Task brief: Rewrite the interview from "The La Guardia" to "regardless of class.", swapping "free access" for "open access".

Passage provided:
======
Wm: Many of the American vocal artists I have interviewed did not choose musical careers until well into their college years, but you experienced what might be regarded as an elite musical education – admittance to the New York City’s La Guardia High School of Music and Art, acceptance into the Aspen Music Festival School of Conducting at age 18, then collegiate training at the Juilliard School. How did these experiences during your teenage years lead to your decision to become a conductor of classical music and opera.

JC: First, let me suggest that “elite”, which implies membership in a privileged class, is not the word I would use to describe the education I received. There is nothing elite about me. I don’t come from a musical family.

The La Guardia high school is part of the New York City public school system. Much of my education came from the free access I had to the New York Public Library. There was no means for an elite education. Without the library, I wouldn’t have been able to do anything. Furthermore, the students admitted into the Juilliard School reflect those with musical and artistic talents, regardless of class.
======
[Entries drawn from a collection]
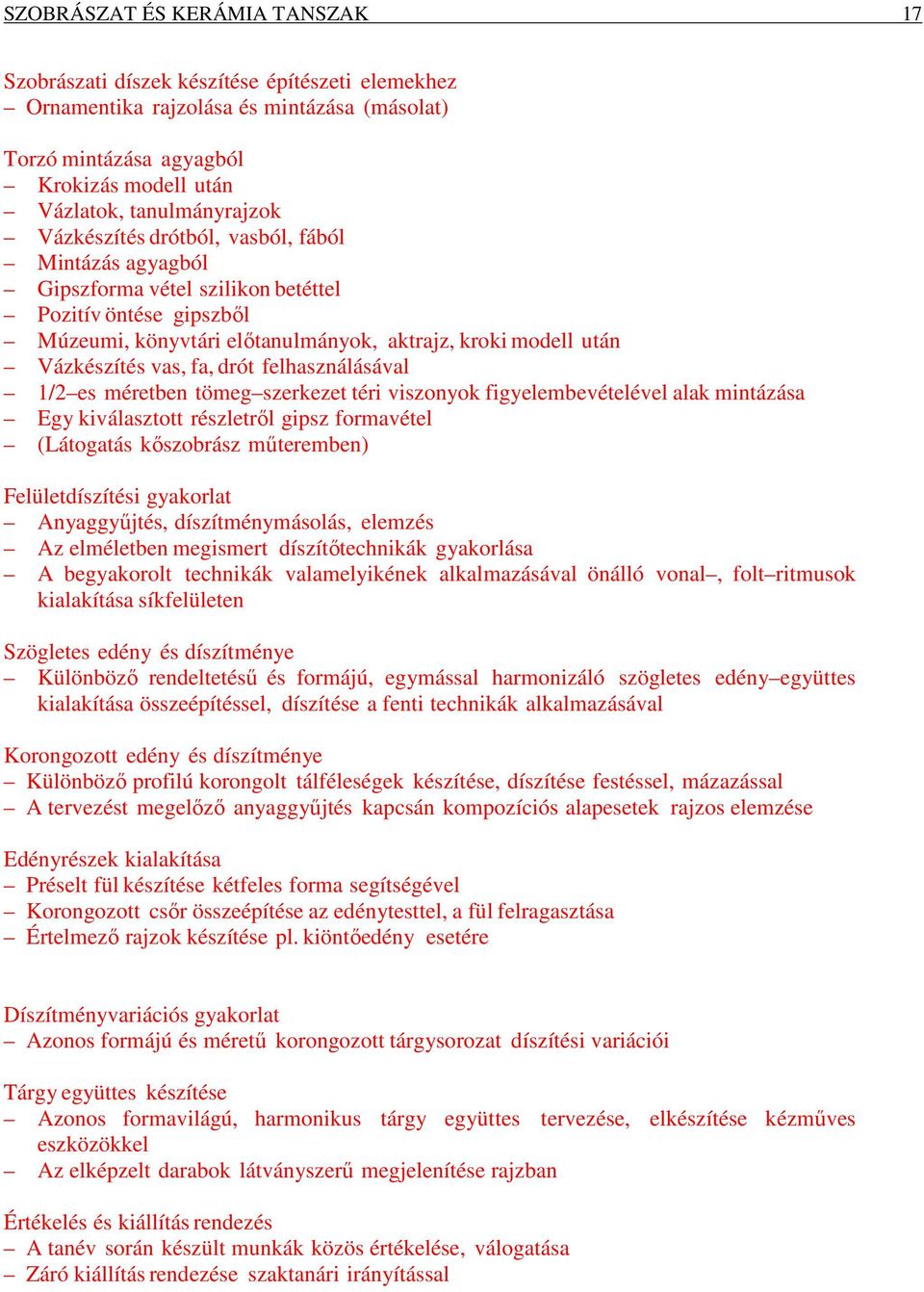 felhasználásával 1/2 es méretben tömeg szerkezet téri viszonyok figyelembevételével alak mintázása Egy kiválasztott részletről gipsz formavétel (Látogatás kőszobrász műteremben) Felületdíszítési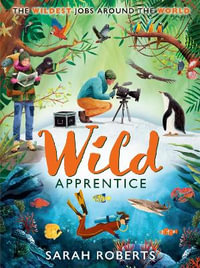 Wild Apprentice - Sarah Roberts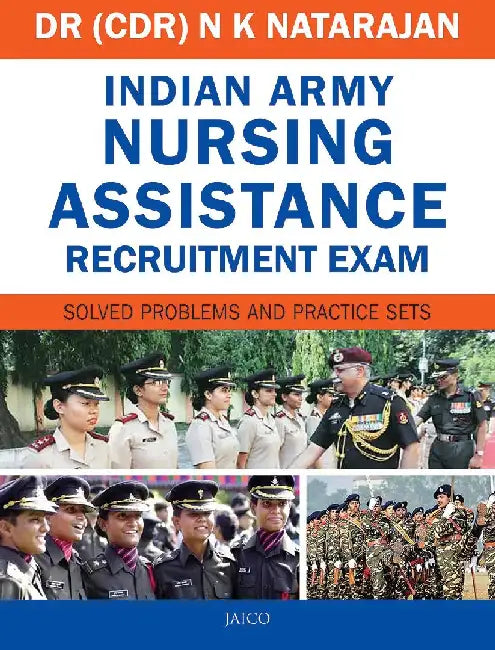 Indian Army Nursing Assistants Recruitment Exam by Dr. (CDR) N. K. Natarajan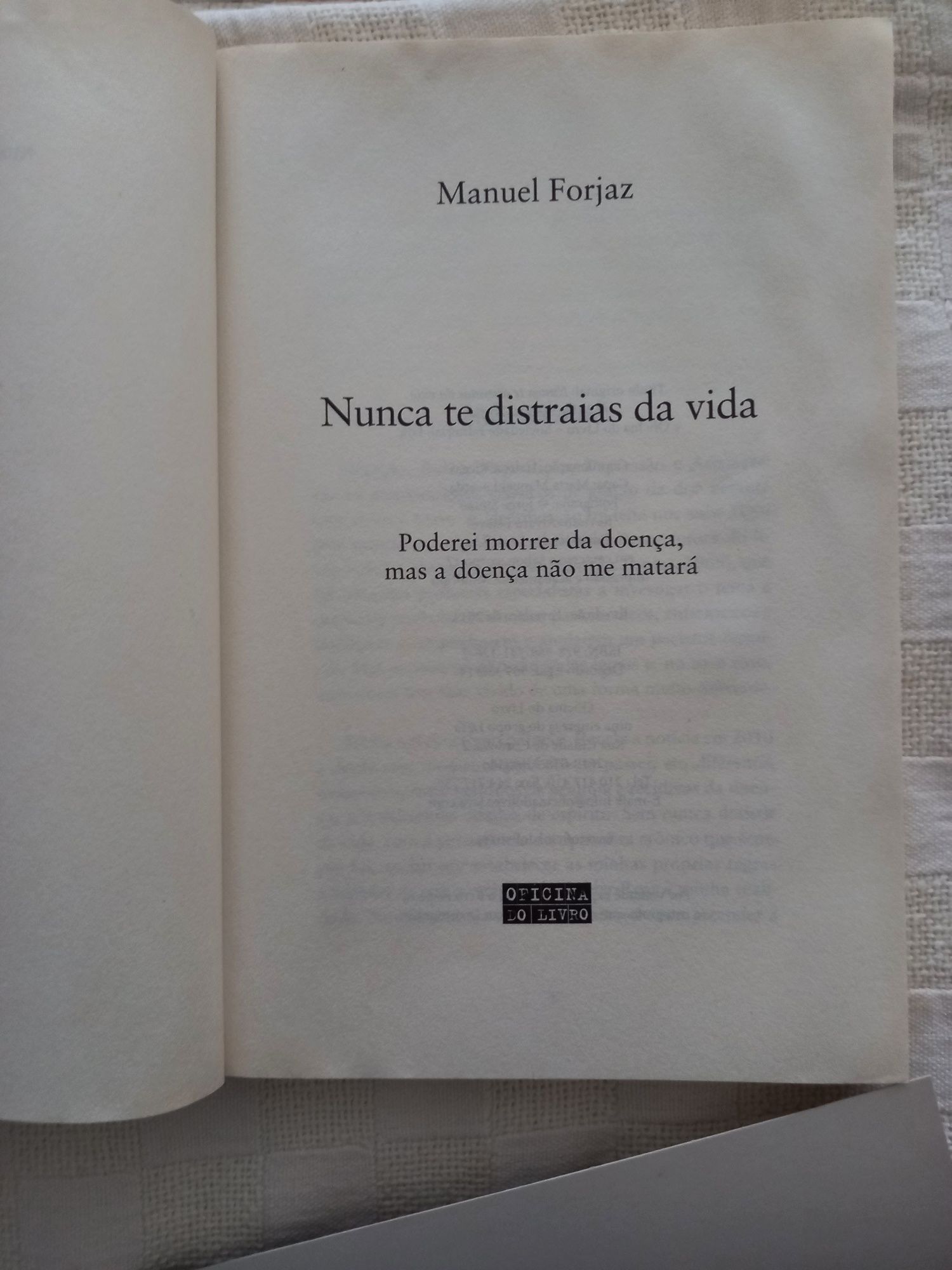 Nunca te distraias com a vida- Manuel Forjaz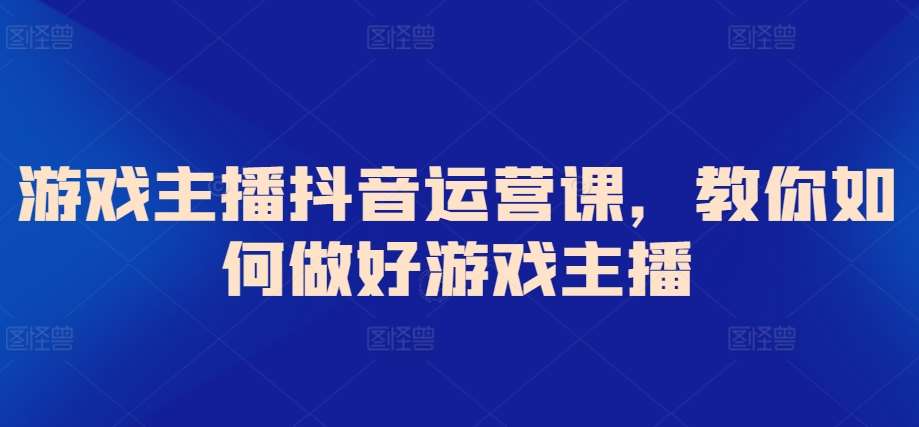 游戏主播抖音运营课，教你如何做好游戏主播-问小徐资源库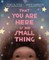 That You Are Here Is No Small Thing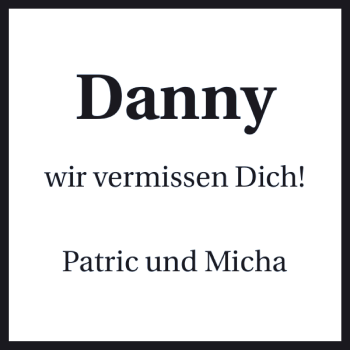 Traueranzeige von Danny Danny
======
Response:
The La Guardia high school is part of the New York City public school system. Much of my education came from the open access I had to the New York Public Library. There was no means for an elite education. Without the library, I wouldn’t have been able to do anything. Furthermore, the students admitted into the Juilliard School reflect those with musical and artistic talents, regardless of class.